▸ **Work to be completed**
Starting at the line below that contains "In this frame, how", print each line through the end of the records exactly as it appears.

[Stored data]
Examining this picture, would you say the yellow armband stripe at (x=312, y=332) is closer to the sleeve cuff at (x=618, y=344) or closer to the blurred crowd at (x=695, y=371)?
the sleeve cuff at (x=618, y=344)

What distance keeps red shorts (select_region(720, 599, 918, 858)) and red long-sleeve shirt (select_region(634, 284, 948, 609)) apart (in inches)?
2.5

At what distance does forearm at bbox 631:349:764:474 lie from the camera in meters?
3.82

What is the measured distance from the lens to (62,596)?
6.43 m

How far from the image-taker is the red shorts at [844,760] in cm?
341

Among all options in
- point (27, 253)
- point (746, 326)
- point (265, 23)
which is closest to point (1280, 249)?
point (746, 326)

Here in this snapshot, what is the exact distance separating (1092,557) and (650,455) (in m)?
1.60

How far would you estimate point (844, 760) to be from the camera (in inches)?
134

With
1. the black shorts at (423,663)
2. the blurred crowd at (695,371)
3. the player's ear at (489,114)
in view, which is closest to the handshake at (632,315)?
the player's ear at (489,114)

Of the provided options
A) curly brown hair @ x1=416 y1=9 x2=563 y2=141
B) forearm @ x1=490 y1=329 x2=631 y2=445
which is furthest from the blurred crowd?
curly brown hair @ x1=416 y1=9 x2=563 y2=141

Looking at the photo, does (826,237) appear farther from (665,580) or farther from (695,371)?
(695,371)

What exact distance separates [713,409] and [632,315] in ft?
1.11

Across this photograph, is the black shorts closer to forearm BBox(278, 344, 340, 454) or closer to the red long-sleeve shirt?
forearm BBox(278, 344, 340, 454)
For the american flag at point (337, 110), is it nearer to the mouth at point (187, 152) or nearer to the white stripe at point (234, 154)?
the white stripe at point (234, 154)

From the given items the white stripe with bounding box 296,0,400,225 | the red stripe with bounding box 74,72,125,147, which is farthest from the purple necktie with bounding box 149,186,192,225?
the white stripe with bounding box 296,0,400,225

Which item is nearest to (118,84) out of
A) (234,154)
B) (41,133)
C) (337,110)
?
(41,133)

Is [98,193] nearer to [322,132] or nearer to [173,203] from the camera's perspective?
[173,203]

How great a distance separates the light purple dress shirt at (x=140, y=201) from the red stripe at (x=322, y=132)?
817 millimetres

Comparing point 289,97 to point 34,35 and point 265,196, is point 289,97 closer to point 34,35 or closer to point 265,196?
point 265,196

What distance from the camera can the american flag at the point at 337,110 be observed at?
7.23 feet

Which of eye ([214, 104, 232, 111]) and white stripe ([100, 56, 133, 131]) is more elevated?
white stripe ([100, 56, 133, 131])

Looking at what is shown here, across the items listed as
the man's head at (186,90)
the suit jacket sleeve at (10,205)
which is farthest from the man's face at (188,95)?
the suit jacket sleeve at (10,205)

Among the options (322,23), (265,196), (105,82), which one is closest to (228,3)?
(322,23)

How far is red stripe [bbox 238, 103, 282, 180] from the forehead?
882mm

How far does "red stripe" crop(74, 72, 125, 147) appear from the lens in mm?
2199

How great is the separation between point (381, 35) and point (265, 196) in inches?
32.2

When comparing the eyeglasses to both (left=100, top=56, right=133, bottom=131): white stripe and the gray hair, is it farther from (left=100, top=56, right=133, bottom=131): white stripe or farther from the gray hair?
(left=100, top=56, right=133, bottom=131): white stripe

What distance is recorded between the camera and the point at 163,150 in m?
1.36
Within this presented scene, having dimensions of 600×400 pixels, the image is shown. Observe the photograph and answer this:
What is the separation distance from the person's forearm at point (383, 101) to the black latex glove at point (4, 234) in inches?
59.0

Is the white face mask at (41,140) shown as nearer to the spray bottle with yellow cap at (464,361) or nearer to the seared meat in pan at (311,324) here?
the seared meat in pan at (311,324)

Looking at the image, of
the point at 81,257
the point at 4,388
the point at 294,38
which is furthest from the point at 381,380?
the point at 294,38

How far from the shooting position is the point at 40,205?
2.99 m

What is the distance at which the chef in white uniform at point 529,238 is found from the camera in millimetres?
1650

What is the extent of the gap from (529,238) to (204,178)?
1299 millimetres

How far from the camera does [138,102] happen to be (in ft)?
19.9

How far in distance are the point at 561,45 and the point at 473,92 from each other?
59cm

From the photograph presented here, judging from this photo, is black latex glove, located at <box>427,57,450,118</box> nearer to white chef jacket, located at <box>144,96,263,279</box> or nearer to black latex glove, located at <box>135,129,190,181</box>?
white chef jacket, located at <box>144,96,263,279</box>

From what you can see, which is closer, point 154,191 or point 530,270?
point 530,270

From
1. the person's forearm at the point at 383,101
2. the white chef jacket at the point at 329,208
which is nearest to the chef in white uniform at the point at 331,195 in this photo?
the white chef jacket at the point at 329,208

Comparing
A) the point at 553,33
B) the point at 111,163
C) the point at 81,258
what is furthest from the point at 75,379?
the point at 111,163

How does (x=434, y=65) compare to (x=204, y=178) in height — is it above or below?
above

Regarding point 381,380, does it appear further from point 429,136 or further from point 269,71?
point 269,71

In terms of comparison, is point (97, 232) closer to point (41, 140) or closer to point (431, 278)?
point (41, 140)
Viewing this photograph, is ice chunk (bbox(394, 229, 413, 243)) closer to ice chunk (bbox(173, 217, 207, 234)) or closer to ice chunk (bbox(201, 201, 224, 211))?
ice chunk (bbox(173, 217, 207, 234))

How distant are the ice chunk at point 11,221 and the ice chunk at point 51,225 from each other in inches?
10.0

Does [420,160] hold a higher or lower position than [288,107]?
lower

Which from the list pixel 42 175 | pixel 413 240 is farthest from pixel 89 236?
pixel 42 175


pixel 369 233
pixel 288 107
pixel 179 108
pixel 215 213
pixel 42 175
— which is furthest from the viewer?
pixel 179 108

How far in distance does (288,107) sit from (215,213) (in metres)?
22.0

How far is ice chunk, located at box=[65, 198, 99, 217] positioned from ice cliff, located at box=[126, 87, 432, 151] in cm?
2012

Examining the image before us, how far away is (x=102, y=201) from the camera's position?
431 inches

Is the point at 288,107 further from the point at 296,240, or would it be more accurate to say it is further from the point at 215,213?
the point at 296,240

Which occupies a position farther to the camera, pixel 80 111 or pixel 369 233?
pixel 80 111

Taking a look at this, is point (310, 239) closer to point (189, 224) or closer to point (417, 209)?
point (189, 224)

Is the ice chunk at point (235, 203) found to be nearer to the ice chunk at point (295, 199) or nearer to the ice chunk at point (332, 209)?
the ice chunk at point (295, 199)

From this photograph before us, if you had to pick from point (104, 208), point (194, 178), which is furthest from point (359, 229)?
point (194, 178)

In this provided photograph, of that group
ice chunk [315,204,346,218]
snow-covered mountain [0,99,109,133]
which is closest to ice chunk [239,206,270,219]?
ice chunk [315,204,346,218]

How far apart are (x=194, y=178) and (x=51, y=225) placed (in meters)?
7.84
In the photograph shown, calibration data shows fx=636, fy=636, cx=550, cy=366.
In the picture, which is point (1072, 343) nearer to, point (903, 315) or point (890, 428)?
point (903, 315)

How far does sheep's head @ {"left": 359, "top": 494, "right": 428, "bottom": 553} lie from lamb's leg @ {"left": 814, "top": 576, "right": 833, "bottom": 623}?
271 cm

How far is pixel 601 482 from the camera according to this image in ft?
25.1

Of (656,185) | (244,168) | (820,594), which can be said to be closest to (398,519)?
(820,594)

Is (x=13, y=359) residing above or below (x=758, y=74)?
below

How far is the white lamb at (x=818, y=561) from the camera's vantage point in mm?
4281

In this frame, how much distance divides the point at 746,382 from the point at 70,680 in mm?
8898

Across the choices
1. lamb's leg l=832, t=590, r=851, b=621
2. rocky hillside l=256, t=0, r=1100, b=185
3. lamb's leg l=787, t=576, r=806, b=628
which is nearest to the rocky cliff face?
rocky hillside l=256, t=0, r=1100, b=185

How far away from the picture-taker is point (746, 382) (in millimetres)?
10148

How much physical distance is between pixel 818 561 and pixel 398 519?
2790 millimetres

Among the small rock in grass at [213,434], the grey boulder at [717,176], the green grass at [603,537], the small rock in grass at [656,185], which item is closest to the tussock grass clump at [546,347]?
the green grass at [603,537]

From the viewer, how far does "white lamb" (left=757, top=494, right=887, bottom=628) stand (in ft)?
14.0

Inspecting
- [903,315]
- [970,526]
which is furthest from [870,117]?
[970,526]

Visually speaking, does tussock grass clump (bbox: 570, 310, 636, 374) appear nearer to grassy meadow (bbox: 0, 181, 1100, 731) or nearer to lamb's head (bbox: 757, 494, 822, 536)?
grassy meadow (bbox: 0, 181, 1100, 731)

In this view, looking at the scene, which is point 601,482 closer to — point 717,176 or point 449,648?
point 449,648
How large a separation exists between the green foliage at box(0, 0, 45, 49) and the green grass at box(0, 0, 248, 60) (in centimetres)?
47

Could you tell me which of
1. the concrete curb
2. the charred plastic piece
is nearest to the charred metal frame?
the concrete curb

▸ **Response to the task**
In this frame, how much distance divides the point at 746,382 from the point at 70,680 in mm?
8898

Across the choices
1. lamb's leg l=832, t=590, r=851, b=621
2. rocky hillside l=256, t=0, r=1100, b=185
3. lamb's leg l=787, t=576, r=806, b=628
which is nearest to the rocky cliff face?
rocky hillside l=256, t=0, r=1100, b=185

How far away from the picture-taker is point (746, 382) (in millimetres)?
10148

How much physical distance is between pixel 818 561 and pixel 398 519?
2790 millimetres

Among the small rock in grass at [213,434], the grey boulder at [717,176], the green grass at [603,537], the small rock in grass at [656,185], which item is closest to the tussock grass clump at [546,347]?
the green grass at [603,537]

From the viewer, how far does "white lamb" (left=757, top=494, right=887, bottom=628) stand (in ft)?
14.0

Inspecting
- [903,315]
- [970,526]
which is furthest from [870,117]?
[970,526]

Visually speaking, does tussock grass clump (bbox: 570, 310, 636, 374) appear nearer to grassy meadow (bbox: 0, 181, 1100, 731) or nearer to lamb's head (bbox: 757, 494, 822, 536)?
grassy meadow (bbox: 0, 181, 1100, 731)

In this view, looking at the scene, which is point 601,482 closer to — point 717,176 or point 449,648?
point 449,648
How large a separation exists between the green foliage at box(0, 0, 45, 49) and the green grass at box(0, 0, 248, 60) (in centimetres)?
47

Could you tell me which of
1. the concrete curb
2. the charred plastic piece
is nearest to the charred metal frame?
the concrete curb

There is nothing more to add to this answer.